*DOCUMENT SEGMENT:*
────────────────────

See onnx_diagnostic.helpers.torch_helper.dummy_llm() for its definition. It is mostly used for unit test or example.

import numpy as np
import pandas
import onnx
import torch
import onnxruntime
from onnx_array_api.plotting.graphviz_helper import plot_dot
from onnx_diagnostic import doc
from onnx_diagnostic.helpers import max_diff, string_diff, string_type
from onnx_diagnostic.helpers.torch_helper import dummy_llm, steal_forward
from onnx_diagnostic.helpers.mini_onnx_builder import create_input_tensors_from_onnx_model
from onnx_diagnostic.reference import OnnxruntimeEvaluator, ReportResultComparison


model, inputs, ds = dummy_llm(dynamic_shapes=True)

We use float16.

Let’s check.

print(f"type(model)={type(model)}")
print(f"inputs={string_type(inputs, with_shape=True)}")
print(f"ds={string_type(ds, with_shape=True)}")
type(model)=<class 'onnx_diagnostic.helpers.torch_helper.dummy_llm.<locals>.LLM'>
inputs=(T7s2x30,)
ds=dict(input_ids:{0:Dim(batch),1:Dim(length)})

It contains the following submodules.

for name, mod in model.named_modules():
    print(f"- {name}: {type(mod)}")

────────────────────

*WHAT YOU NEED TO DO:*
[A] In the dummy LLM excerpt, condense the paragraph beginning "See onnx_diagnostic.helpers.torch_helper.dummy_llm()" into a two-item list while keeping its main facts.
[B] According to the dummy LLM excerpt, which floating-point type is used?

*DATASET EXCERPTS:*

────────────────────

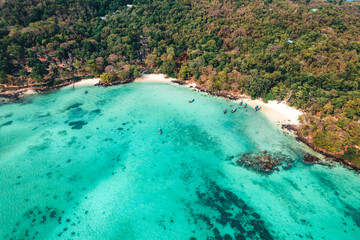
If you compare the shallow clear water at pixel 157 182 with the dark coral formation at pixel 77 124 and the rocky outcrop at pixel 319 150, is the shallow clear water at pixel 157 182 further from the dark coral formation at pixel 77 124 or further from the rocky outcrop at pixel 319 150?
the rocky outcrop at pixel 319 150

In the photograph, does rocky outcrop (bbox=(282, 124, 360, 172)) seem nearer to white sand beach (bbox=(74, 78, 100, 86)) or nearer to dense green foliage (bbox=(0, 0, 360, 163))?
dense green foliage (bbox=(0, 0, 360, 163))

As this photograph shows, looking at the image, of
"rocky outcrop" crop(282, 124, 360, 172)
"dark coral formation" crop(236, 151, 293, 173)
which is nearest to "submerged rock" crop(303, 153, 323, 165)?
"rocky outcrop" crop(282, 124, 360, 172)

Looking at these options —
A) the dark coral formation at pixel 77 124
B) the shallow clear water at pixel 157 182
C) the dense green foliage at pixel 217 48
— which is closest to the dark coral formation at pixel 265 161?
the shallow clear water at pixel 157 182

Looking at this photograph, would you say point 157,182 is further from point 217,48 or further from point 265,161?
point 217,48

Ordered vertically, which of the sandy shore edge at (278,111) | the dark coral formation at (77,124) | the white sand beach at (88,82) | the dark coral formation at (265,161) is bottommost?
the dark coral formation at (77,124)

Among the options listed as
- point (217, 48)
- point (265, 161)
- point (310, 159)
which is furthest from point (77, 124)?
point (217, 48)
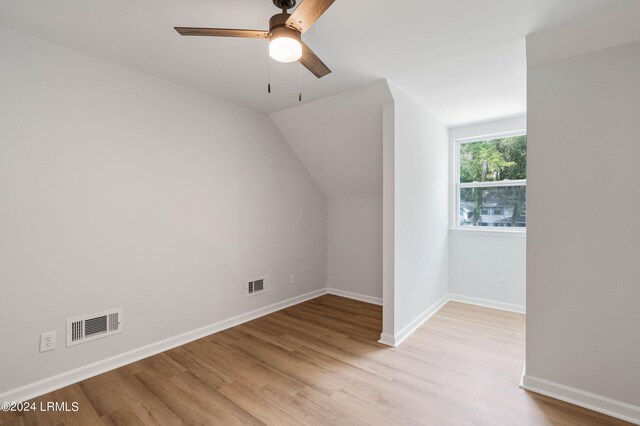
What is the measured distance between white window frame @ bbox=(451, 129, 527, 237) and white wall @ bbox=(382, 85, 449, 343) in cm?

────────────────────

*RESPONSES IN ORDER:*
[A]
- Definition: see onnx_diagnostic.helpers.torch_helper.dummy_llm().
- Main use: unit tests or examples.

[B] float16